Economy Shows Surprising Strength

The Richmond Fed chief pointed to multiple indicators suggesting the economy has more momentum than many forecasters anticipated. Third-quarter GDP came in at a robust 4.4% annual rate, driven largely by consumer spending that "remained healthy through the fall."

Barkin's conversations with business leaders have reinforced this optimism. "Firms tell me demand is fine," he noted. "Most firms I speak to still aren't doing layoffs at scale."

"It's hard to imagine consumers and businesses moving to the sidelines."

— Tom Barkin, Richmond Fed President

Inflation: Progress With Caution

While acknowledging that inflation remains approximately one percentage point above the Fed's 2% target, Barkin expressed confidence that the disinflationary trend will continue.
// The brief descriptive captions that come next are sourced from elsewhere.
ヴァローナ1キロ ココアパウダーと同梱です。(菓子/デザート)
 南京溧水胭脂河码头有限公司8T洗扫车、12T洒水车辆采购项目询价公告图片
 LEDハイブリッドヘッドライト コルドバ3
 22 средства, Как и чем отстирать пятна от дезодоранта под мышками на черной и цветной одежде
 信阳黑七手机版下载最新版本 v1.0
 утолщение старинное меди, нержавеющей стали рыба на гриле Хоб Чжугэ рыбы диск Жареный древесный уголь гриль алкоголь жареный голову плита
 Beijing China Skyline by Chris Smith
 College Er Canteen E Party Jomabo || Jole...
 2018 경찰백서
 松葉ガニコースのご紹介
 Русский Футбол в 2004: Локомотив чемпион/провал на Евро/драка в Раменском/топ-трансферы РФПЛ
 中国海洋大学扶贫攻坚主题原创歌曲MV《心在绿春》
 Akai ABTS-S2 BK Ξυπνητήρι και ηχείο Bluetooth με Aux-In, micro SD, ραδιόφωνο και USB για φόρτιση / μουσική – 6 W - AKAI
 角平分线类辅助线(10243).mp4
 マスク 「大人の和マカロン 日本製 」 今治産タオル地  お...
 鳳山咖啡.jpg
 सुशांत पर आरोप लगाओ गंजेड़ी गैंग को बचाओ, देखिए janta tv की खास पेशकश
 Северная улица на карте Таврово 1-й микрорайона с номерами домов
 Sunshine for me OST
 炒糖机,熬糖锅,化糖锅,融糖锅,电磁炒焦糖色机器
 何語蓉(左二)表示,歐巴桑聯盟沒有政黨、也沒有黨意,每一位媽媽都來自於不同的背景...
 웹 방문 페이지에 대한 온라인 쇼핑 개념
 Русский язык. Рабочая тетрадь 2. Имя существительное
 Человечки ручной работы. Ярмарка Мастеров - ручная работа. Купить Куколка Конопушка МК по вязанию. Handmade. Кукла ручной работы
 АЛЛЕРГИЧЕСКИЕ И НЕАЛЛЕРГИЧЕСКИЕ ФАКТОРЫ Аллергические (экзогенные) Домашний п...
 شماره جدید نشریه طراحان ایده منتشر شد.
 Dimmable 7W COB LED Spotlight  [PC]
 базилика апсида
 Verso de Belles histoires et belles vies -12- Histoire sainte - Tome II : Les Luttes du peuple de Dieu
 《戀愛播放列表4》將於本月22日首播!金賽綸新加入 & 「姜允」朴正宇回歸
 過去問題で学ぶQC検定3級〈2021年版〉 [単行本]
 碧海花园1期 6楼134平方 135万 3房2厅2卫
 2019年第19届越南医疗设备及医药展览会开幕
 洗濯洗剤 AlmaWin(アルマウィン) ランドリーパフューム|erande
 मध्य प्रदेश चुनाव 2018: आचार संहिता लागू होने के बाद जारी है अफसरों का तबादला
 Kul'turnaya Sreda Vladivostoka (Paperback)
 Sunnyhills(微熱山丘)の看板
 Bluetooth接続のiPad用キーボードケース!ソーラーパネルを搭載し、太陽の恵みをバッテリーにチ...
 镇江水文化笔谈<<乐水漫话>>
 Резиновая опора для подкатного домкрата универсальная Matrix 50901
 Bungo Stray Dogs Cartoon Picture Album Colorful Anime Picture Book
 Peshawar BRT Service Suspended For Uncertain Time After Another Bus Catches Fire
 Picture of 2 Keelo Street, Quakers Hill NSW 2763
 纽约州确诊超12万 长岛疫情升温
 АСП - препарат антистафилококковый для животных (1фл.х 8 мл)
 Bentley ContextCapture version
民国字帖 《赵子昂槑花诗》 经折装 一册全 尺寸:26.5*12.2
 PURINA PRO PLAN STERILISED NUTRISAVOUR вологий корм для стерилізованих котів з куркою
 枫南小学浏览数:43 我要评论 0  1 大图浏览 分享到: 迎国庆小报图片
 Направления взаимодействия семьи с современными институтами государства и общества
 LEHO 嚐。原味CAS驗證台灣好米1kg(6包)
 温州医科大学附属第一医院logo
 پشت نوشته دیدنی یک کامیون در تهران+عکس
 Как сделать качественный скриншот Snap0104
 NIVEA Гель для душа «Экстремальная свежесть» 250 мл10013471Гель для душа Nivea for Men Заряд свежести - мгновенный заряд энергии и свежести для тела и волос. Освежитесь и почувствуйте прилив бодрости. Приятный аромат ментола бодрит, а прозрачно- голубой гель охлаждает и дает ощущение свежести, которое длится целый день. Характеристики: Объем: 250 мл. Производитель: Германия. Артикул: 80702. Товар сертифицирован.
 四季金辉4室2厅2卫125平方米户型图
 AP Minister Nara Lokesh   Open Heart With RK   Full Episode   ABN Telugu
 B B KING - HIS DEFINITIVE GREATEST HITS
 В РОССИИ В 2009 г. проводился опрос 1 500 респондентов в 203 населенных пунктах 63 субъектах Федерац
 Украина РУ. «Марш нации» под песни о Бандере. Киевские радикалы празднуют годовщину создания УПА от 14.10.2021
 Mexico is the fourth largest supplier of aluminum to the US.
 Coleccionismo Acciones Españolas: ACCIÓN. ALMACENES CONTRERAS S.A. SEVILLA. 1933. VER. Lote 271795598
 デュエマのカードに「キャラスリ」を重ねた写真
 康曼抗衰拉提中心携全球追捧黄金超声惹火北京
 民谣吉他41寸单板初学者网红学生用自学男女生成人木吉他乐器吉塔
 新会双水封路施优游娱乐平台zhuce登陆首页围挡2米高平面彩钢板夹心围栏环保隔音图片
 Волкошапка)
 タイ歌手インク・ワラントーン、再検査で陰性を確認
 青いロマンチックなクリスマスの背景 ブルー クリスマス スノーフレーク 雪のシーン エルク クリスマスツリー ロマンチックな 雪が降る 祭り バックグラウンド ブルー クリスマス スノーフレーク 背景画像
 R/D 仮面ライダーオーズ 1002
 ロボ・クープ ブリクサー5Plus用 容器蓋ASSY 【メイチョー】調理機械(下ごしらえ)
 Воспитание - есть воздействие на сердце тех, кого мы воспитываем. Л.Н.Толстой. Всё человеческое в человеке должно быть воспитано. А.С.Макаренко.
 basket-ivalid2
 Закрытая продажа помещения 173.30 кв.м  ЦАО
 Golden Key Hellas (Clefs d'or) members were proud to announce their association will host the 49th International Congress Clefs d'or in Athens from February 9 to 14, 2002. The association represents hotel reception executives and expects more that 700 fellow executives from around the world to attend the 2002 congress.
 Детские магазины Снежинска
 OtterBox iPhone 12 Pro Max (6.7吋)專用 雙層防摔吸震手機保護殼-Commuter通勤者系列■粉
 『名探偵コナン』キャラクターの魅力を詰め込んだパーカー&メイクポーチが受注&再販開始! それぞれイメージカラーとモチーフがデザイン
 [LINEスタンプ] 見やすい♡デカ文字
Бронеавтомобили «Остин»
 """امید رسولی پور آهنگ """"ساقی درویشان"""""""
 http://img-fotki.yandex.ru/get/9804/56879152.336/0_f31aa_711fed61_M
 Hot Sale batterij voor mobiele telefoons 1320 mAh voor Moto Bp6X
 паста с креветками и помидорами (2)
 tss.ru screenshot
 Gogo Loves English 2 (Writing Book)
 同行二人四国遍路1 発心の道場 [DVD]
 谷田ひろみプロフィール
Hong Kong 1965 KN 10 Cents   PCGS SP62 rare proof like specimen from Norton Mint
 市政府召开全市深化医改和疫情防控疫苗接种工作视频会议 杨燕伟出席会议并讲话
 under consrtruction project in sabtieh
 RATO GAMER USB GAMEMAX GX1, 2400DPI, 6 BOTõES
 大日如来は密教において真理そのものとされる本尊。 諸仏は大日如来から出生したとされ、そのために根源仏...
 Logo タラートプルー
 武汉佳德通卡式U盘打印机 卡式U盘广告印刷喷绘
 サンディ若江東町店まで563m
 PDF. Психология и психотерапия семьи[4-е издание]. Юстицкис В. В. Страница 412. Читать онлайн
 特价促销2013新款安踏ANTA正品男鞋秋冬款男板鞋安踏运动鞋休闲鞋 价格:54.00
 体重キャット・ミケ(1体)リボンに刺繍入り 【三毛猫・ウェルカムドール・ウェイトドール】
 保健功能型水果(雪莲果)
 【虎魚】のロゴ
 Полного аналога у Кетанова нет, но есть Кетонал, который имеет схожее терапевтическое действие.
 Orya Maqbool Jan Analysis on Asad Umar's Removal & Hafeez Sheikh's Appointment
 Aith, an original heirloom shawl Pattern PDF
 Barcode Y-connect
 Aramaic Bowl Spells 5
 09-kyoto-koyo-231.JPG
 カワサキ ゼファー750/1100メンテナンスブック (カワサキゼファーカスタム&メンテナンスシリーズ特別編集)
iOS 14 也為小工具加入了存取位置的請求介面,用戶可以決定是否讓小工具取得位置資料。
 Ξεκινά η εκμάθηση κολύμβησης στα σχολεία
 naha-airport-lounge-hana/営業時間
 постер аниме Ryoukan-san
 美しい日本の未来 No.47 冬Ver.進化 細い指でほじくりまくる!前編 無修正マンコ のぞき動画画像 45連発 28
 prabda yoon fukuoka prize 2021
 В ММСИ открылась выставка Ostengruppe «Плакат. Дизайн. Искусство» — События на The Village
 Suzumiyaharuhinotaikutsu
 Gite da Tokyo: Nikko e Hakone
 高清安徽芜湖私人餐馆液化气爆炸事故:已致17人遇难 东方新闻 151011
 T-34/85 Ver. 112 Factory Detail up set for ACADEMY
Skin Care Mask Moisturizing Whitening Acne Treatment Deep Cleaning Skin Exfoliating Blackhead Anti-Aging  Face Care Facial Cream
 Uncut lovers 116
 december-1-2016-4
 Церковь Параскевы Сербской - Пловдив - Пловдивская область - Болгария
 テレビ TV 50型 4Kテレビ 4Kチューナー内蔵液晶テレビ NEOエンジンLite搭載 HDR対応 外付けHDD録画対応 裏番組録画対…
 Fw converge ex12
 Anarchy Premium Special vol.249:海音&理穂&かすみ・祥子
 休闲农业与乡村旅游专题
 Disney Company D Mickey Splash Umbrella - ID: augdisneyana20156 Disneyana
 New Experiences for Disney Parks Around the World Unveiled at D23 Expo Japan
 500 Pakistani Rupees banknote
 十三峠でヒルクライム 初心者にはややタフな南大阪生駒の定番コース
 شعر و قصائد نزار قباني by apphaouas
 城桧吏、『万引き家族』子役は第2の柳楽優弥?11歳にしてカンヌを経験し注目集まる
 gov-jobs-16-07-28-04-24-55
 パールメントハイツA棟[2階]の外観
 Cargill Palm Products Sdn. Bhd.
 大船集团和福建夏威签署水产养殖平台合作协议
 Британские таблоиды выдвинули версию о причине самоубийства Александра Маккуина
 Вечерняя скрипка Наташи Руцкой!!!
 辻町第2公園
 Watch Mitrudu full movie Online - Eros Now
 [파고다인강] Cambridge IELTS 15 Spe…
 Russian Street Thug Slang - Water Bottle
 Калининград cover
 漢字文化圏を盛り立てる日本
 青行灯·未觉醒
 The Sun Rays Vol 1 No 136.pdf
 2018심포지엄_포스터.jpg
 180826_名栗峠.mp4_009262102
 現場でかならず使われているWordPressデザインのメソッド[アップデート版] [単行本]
He pointed to improving productivity as a key factor that should help contain price pressures.

"The recent jump in productivity should also help with inflation because businesses can bear higher input costs without facing as much pressure to increase prices," he explained.

Core PCE inflation currently sits at 2.8%, down significantly from its peak but still above the Fed's comfort zone. Barkin noted that much of the remaining inflation reflects tariff effects on goods prices that are expected to fade throughout 2026.

Looking Ahead: Stimulus on the Horizon

Barkin identified several tailwinds that could support economic growth in the coming months. He pointed to "significant stimulus" expected from deregulation initiatives and potential tax reductions, along with continued business confidence about demand prospects.

The Fed's next policy decision will come at its March meeting, where officials will weigh the latest inflation and employment data. Markets currently expect the Fed to hold rates steady through the spring, with potential cuts returning to the table if inflation continues to moderate.

What This Means for Investors

Barkin's comments suggest the Fed remains comfortable with its current policy stance and sees no urgency to restart cutting—or to raise rates. For investors, this implies:

  • Stable rate expectations: The fed funds rate is likely to remain in the 3.5% to 3.75% range through at least the first half of 2026
  • Economic growth support: The labor market remains healthy, supporting consumer spending and corporate earnings
  • Inflation vigilance: The Fed will continue monitoring price pressures closely, particularly tariff-related effects

With the economy showing resilience and inflation gradually declining, Barkin's message offers reassurance that the Fed's balancing act—supporting growth while fighting inflation—appears to be working as intended.